TITLE:

 

MAGICAL REALISM IN ETHNIC AMERICAN LITERATURES: SUBVERSIÓN OR CONTAINMENT? (MESA REDONDA)

   

Participants:

Jesús Benito Sánchez* (Chair) - Begoña Simal** - Carmen Flys***

Institution:

*Universidad de Valladolid - **Universidade A Coruña - ***Universidad de Alcalá de Henares

E-mail:

jbenito4@fyl.uva.es  


ABSTRACT


It is commonly accepted that in mágico-realistic narratives the reader hesitates between two contradictory understandings of events, and experiences unsettling doubts. This hesitation frequently stems from the implicit clash of cultural systems within the narrative. This round table proposes to focus on the results of this confrontation. For some critics, magical realism becomes a form of calibanic discourse, insomuch as the Other masters the European discourse of realism to undermine some of its assumptions. Stephen Slemon, among others, has suggested that magical realism can “signify resistance to central assimilation by more stable generic systems and more monumental theories of literary  practice.”  In contrast, other critics, like Michael Valdez Moses, claim that just like the historical romance, magical realist writings “are compensatory sentimental fictions that allow, indeed encourage, their readers to indulge in a nostalgic longing for and an imaginary return to a world that is past, or passing away.” In this sense, mágico-realistic narratives represent no more than a purely symbolic or token resistance to the inexorable triump of modernity.
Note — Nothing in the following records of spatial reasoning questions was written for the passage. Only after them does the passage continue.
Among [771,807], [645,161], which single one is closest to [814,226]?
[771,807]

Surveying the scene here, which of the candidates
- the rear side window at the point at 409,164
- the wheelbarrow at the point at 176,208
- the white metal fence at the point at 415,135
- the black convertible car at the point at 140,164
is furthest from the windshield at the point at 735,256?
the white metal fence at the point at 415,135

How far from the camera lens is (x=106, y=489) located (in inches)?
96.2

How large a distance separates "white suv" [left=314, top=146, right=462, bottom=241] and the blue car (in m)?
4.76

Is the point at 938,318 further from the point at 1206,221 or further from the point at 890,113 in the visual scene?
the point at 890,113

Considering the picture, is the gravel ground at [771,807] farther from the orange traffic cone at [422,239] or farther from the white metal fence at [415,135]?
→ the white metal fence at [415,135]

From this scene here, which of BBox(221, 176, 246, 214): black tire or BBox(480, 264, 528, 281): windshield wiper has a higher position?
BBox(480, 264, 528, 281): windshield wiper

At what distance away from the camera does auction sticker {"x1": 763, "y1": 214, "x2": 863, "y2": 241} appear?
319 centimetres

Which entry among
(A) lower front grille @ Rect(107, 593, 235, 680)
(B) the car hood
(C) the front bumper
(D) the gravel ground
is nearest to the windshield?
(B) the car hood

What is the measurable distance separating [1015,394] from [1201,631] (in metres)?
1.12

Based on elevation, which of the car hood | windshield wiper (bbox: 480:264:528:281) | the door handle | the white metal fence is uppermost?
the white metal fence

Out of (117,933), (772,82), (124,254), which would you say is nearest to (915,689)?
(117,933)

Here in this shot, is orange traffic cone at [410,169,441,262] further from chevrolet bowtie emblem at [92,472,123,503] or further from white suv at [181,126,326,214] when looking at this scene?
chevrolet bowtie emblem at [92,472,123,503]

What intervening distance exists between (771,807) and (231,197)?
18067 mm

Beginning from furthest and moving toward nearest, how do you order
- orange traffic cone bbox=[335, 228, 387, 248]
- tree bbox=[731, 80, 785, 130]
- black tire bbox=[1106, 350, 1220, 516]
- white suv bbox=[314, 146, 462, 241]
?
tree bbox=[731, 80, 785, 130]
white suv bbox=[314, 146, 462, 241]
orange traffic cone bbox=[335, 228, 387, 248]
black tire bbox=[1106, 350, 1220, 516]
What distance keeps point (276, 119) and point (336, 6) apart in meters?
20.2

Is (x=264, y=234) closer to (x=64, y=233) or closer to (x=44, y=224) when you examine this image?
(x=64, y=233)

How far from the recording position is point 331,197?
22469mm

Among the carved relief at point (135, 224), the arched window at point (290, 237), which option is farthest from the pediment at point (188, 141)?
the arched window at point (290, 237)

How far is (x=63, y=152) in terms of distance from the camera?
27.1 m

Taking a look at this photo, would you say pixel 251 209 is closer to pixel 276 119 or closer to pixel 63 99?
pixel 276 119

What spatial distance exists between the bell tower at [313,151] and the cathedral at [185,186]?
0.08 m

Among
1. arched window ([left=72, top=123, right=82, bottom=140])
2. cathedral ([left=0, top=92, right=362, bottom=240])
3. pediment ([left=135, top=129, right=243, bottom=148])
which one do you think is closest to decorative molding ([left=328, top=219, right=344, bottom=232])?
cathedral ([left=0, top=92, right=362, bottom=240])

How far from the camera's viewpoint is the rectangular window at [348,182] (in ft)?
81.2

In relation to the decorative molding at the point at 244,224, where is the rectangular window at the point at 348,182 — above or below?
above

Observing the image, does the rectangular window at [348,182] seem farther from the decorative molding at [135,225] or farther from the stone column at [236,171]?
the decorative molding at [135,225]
In representing their worlds as essentially vanished, gone, victims of modernity and industrialism, mágico-realistic writers ultimately embraced the modernity they presumed to be resisting.  This round table proposes to explore these issues with reference to so-called ethnic American writers like R. Anaya, Ana Castillo, Amy Tan, Maxine Hong Kingston, Toni Morrison, Linda Hogan, Louise Erdrich and others.